CTX112 is currently being studied in ongoing clinical trials to evaluate its safety and efficacy in adult patients who have received at least two prior lines of therapy.

In India, access to CAR T therapy remains limited due to high costs and long manufacturing timelines. CTX112 aims to change this by offering potentially faster, more affordable, and scalable treatment. The collaboration with NKure Therapeutics, an Indian biotech committed to cost-effective immunotherapies, is intended to align with India’s healthcare system, and facilitate a streamlined path to regulatory approval and patient access.

About CTX112 in Oncology
CTX112 is a next-generation, wholly-owned, allogeneic CAR T product candidate targeting Cluster of Differentiation 19, or CD19, for the treatment of oncology indications. It incorporates edits designed to evade the immune system, enhance CAR T potency, and reduce CAR T exhaustion. CTX112 is currently being investigated in an ongoing clinical trial designed to assess safety and efficacy of the product candidate in adult patients with relapsed or refractory B-cell malignancies who have received at least two prior lines of therapy.

About CRISPR Therapeutics
Since its inception over a decade ago, CRISPR Therapeutics has evolved from a research-stage company advancing gene editing programs into a leader that celebrated the historic approval of the first-ever CRISPR-based therapy. The Company has a diverse portfolio of product candidates across a broad range of disease areas including hemoglobinopathies, oncology, regenerative medicine, cardiovascular, autoimmune, and rare diseases. In 2018, CRISPR Therapeutics advanced the first-ever CRISPR/Cas9 gene-edited therapy into the clinic to investigate the treatment of sickle cell disease and transfusion-dependent beta thalassemia. Beginning in late 2023, CASGEVY® (exagamglogene autotemcel [exa-cel]) was approved in several countries to treat eligible patients with either of these conditions. The Nobel Prize-winning CRISPR technology has revolutionized biomedical research and represents a powerful, clinically validated approach with the potential to create a new class of potentially transformative medicines. To accelerate and expand its efforts, CRISPR Therapeutics has formed strategic partnerships with leading companies including Vertex Pharmaceuticals. CRISPR Therapeutics AG is headquartered in Zug, Switzerland, with its wholly-owned U.S. subsidiary, CRISPR Therapeutics, Inc., and R&D operations based in Boston, Massachusetts and San Francisco, California. To learn more, visit www.crisprtx.com.

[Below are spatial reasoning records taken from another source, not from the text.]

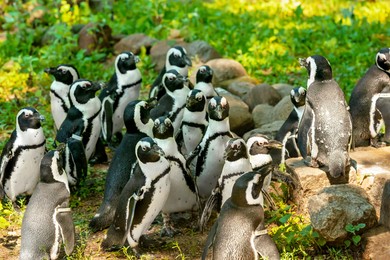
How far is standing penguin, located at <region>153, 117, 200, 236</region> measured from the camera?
6352mm

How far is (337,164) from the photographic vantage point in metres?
6.15

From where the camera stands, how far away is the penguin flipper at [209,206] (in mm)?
6086

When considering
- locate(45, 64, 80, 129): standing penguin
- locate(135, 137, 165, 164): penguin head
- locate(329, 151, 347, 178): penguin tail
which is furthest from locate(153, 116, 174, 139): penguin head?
locate(45, 64, 80, 129): standing penguin

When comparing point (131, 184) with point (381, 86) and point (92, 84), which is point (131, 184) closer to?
point (92, 84)

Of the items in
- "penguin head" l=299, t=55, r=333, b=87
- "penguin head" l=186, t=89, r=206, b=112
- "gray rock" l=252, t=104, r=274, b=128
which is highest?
"penguin head" l=299, t=55, r=333, b=87

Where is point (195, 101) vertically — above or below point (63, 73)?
below

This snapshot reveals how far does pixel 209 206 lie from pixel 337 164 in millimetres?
1128

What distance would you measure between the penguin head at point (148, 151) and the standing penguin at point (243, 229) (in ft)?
2.85

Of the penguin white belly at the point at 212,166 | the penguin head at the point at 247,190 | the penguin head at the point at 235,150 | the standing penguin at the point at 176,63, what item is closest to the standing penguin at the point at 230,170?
the penguin head at the point at 235,150

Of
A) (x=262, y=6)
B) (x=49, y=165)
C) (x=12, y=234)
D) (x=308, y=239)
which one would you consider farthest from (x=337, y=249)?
(x=262, y=6)

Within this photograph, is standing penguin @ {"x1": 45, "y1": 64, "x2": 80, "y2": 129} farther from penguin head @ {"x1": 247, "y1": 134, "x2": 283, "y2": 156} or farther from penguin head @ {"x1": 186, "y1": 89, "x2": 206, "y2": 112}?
penguin head @ {"x1": 247, "y1": 134, "x2": 283, "y2": 156}

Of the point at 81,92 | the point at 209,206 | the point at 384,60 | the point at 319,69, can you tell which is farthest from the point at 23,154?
the point at 384,60

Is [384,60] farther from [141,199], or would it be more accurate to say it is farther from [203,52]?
[203,52]

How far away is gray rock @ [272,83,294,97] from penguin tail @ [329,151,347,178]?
314 cm
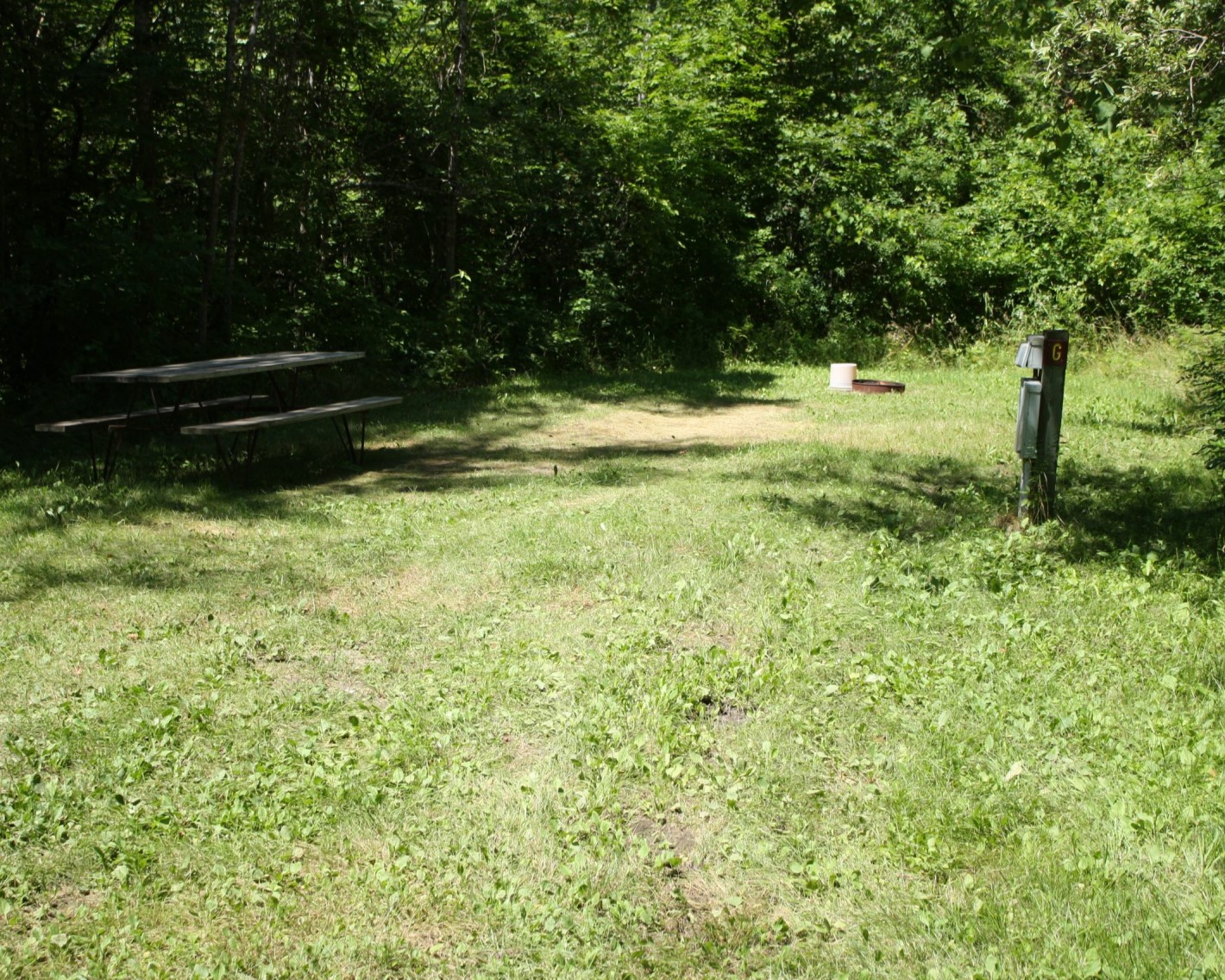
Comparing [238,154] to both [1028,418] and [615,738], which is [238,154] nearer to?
[1028,418]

CRISPR THERAPEUTICS® standard character mark and design logo, CTX112™, are trademarks and registered trademarks of CRISPR Therapeutics AG.

About NKure Therapeutics
NKure Therapeutics is a cell and gene therapy company focussed on developing affordable cancer therapies and infectious disease treatment in India. The innovative approach focuses on creating effective, scalable and affordable off-the-shelf using allogeneic immune cell-based immunotherapies using patented ex-vivo cell expansion and genetic engineering. NKure was founded by Dr. Mahendra Rao, who is globally renowned for his expertise in cell and gene therapy, and the team is incubated in the Centre for Cellular and Molecular Platforms, Bangalore.